Webdevdata / webdevdata.org

Website for reports, etc.
44 stars 7 forks source link

Document methology #5

Closed zcorpan closed 11 years ago

zcorpan commented 11 years ago

Please document how the data was gathered, where the list of "top X sites" comes from, which downloads were included and which were rejected, if redirects are followed, what request headers are used, and so forth. Without knowing what the data is and how it is biased it is hard to reason about and draw conclusions from it.

stevefaulkner commented 11 years ago

for the december 12 data set. The list of top sites = Alexa Top 1,000,000 Sites (Updated Daily) http://s3.amazonaws.com/alexa-static/top-1m.csv.zip I then took the first 50,000 URLs from that I used HTTrack website copier (http://www.httrack.com/) to capture the HTML files of the home pages for each URL in the list. The initial pass was somewhat effected by redirects, so I went through the error log and collected a second list of URLs from the captured pages that had resulted in “page has moved” files. any that redirected in the second pass i removed ending up with approx 35,000 home pages.

> SUPPLIED ENTRIES
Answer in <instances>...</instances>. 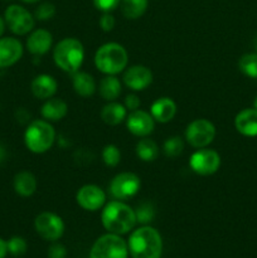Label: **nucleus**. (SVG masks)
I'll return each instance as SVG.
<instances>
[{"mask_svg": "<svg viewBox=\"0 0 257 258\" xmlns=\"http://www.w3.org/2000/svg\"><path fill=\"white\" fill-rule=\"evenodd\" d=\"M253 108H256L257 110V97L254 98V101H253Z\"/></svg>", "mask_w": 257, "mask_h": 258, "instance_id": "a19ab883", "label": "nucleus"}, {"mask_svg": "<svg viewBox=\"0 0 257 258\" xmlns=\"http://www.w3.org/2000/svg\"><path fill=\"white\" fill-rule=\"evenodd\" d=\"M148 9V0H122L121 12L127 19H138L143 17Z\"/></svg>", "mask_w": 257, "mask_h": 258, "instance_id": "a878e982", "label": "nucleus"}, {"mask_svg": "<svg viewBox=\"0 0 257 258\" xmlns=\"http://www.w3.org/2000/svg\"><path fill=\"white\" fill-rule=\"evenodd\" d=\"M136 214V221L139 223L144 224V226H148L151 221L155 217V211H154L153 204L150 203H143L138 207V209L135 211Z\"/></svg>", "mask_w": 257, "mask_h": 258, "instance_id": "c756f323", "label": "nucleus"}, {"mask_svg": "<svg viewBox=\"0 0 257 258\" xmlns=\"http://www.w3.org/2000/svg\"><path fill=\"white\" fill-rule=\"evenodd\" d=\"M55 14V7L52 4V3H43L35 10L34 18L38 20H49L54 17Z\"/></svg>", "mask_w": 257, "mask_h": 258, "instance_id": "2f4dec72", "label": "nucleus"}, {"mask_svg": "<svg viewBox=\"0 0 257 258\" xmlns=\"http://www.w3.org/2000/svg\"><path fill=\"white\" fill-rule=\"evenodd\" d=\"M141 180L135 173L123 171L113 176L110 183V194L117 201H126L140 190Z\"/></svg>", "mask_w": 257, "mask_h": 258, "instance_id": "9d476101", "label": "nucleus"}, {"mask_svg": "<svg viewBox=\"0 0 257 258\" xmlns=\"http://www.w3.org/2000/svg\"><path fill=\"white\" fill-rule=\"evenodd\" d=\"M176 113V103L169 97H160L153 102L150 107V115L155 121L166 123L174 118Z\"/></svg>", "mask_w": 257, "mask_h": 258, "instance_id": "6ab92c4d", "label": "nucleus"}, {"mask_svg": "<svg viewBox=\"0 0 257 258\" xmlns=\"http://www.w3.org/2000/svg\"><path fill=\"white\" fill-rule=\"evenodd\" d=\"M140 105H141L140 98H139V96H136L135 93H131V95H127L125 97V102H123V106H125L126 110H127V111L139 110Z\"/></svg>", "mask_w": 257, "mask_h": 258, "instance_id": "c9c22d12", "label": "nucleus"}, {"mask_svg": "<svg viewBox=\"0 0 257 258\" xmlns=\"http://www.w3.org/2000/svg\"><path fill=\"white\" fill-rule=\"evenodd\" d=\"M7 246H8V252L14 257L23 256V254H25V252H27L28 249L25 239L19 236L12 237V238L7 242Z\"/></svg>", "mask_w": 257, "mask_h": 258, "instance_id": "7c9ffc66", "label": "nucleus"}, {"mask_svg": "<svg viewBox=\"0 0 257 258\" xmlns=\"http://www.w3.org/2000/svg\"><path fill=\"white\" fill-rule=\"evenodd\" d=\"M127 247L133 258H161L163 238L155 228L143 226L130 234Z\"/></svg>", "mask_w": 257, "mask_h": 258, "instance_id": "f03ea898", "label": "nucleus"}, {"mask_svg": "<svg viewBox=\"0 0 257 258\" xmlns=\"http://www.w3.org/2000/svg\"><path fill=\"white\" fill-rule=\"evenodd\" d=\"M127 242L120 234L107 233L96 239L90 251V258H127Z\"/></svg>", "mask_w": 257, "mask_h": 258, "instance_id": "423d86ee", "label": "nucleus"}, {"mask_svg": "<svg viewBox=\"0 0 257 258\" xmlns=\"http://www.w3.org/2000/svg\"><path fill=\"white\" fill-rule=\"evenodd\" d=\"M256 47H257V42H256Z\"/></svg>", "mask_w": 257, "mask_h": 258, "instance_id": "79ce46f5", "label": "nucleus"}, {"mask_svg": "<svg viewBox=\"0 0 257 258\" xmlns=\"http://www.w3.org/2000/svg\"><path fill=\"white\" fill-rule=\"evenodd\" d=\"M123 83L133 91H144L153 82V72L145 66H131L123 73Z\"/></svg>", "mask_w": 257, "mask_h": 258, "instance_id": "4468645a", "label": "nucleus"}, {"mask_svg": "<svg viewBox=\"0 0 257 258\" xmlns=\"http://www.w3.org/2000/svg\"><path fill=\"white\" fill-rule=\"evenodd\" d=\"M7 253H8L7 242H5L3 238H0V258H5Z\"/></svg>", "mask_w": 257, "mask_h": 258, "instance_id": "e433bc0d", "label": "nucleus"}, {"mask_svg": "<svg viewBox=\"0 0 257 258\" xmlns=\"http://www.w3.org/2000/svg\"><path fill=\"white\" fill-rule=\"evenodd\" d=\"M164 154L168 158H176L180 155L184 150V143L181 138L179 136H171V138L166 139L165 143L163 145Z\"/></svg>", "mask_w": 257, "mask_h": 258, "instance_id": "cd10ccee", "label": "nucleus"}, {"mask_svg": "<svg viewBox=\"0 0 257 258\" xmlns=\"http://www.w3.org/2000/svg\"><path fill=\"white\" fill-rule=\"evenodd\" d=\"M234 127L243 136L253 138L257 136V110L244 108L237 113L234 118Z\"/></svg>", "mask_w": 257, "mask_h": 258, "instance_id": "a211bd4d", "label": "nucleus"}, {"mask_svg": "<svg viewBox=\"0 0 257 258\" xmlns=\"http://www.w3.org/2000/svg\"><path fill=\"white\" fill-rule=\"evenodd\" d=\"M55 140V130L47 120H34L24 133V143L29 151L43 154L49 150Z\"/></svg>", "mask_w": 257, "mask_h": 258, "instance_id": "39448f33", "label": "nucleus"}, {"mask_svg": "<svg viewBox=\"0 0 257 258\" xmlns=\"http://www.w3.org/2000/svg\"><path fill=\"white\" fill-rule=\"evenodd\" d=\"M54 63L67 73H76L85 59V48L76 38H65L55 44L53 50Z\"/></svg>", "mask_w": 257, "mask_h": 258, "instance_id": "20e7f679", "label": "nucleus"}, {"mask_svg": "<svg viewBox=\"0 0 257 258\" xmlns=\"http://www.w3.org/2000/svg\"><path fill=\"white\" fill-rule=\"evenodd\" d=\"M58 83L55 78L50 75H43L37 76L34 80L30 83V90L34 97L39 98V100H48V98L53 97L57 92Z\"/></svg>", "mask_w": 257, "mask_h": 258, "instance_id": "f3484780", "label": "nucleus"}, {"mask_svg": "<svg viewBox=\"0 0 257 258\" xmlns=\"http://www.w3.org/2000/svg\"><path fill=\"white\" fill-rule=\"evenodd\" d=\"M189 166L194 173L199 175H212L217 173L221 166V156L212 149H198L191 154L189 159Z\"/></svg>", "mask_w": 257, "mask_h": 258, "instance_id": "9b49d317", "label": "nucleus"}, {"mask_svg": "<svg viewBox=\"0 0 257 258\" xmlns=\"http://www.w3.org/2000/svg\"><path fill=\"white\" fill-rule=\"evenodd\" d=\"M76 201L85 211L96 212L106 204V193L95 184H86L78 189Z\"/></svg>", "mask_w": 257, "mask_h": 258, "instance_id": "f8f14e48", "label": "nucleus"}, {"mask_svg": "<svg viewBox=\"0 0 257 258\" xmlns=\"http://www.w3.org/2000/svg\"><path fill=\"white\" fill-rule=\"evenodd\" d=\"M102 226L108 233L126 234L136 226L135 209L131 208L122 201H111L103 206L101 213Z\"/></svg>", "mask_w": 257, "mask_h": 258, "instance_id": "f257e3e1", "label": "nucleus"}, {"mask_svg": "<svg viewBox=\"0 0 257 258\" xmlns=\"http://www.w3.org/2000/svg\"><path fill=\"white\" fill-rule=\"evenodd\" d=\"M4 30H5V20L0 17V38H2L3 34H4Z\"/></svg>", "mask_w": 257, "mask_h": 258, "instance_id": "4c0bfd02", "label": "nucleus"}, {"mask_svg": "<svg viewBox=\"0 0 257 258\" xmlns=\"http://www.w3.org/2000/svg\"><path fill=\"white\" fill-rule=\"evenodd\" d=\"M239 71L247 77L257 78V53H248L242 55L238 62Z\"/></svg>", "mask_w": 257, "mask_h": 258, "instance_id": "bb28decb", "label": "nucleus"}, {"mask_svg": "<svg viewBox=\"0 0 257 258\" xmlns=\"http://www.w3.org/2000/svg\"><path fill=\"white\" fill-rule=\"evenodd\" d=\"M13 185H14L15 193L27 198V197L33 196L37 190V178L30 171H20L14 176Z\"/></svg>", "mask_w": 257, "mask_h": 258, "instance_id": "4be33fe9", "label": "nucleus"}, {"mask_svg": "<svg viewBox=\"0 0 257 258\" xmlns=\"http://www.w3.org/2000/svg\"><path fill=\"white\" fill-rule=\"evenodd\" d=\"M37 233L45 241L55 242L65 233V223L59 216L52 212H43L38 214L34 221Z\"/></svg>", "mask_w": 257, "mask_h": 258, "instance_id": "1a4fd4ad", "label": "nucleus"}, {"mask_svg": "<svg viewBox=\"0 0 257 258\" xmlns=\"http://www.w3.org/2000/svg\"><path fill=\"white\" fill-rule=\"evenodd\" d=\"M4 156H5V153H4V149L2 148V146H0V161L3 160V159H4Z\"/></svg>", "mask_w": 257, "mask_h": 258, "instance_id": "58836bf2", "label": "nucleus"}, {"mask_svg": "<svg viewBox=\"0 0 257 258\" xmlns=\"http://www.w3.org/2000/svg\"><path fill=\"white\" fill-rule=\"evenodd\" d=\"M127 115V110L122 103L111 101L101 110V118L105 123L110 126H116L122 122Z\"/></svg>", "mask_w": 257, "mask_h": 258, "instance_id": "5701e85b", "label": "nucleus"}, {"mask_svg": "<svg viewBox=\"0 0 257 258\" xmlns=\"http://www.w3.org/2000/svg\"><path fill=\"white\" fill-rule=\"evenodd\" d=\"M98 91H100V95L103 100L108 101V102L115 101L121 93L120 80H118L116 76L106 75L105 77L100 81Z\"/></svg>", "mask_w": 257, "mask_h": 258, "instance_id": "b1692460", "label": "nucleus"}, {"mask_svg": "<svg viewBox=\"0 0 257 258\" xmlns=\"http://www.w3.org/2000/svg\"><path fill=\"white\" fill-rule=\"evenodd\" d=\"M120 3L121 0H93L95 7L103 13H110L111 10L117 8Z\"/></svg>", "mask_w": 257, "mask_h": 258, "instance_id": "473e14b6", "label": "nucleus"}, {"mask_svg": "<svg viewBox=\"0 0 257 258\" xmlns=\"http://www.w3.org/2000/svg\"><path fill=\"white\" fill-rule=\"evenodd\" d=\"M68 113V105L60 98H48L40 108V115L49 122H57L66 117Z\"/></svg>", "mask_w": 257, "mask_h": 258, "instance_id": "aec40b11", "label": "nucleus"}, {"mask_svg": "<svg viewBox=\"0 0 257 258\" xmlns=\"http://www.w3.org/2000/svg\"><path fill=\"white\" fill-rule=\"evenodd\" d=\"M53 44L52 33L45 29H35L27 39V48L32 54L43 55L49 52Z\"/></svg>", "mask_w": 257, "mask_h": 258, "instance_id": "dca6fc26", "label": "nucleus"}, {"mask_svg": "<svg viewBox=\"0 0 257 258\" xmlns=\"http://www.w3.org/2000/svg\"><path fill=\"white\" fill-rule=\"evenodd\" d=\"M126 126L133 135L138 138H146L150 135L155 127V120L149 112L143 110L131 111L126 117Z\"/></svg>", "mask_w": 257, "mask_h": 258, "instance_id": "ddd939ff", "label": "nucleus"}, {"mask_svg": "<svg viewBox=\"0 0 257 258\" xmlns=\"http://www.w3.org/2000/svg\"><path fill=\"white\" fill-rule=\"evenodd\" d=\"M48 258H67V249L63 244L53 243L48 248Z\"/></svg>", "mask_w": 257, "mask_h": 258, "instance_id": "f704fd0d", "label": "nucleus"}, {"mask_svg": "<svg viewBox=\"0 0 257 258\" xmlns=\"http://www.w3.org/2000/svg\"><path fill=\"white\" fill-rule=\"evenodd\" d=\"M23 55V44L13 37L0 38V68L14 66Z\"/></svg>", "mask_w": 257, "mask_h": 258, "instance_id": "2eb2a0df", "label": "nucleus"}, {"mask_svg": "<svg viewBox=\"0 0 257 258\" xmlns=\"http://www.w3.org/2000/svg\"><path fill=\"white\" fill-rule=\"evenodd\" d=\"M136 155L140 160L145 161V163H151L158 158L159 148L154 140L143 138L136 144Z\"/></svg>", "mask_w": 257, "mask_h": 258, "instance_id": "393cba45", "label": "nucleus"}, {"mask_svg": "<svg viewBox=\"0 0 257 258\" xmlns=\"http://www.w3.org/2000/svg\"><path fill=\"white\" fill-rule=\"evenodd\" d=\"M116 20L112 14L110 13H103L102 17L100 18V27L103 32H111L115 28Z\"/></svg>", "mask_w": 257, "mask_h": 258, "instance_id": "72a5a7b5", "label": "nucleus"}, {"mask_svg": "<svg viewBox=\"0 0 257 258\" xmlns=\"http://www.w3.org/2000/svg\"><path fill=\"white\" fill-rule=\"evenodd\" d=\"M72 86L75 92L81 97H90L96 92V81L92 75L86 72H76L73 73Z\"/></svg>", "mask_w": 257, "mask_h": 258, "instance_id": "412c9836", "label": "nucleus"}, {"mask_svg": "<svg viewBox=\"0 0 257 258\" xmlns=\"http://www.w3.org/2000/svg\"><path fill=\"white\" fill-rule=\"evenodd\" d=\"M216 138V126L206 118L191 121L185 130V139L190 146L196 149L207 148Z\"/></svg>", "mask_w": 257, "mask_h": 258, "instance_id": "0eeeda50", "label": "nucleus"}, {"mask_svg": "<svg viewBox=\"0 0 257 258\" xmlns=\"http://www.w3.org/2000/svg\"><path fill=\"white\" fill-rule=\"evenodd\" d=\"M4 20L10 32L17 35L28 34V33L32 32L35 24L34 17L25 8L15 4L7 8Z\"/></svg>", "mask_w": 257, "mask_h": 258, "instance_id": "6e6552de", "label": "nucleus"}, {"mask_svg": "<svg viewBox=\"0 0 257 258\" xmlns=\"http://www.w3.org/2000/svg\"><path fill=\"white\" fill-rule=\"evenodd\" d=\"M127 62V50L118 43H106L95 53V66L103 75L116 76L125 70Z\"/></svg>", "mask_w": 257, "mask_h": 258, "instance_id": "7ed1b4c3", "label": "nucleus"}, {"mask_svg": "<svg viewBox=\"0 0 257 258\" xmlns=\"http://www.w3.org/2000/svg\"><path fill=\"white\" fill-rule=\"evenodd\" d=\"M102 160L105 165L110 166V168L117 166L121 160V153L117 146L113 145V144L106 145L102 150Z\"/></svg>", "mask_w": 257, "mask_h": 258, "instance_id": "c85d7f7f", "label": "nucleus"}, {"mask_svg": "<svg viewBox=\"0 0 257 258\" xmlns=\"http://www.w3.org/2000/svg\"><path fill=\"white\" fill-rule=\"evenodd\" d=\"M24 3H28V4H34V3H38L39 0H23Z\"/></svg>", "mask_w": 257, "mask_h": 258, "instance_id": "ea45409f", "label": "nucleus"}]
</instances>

> EXERCISES TO COMPLETE
1) Print the passage of the methodology thread from "Website for reports, etc." up to and including "conclusions from it.".
2) According to the methodology thread, which tool captured the HTML files of the home pages for the December 12 data set?

> ANSWERS TO THE TASKS
1)
Website for reports, etc.
44 stars 7 forks source link

Document methology #5

Closed zcorpan closed 11 years ago

zcorpan commented 11 years ago

Please document how the data was gathered, where the list of "top X sites" comes from, which downloads were included and which were rejected, if redirects are followed, what request headers are used, and so forth. Without knowing what the data is and how it is biased it is hard to reason about and draw conclusions from it.

2) HTTrack website copier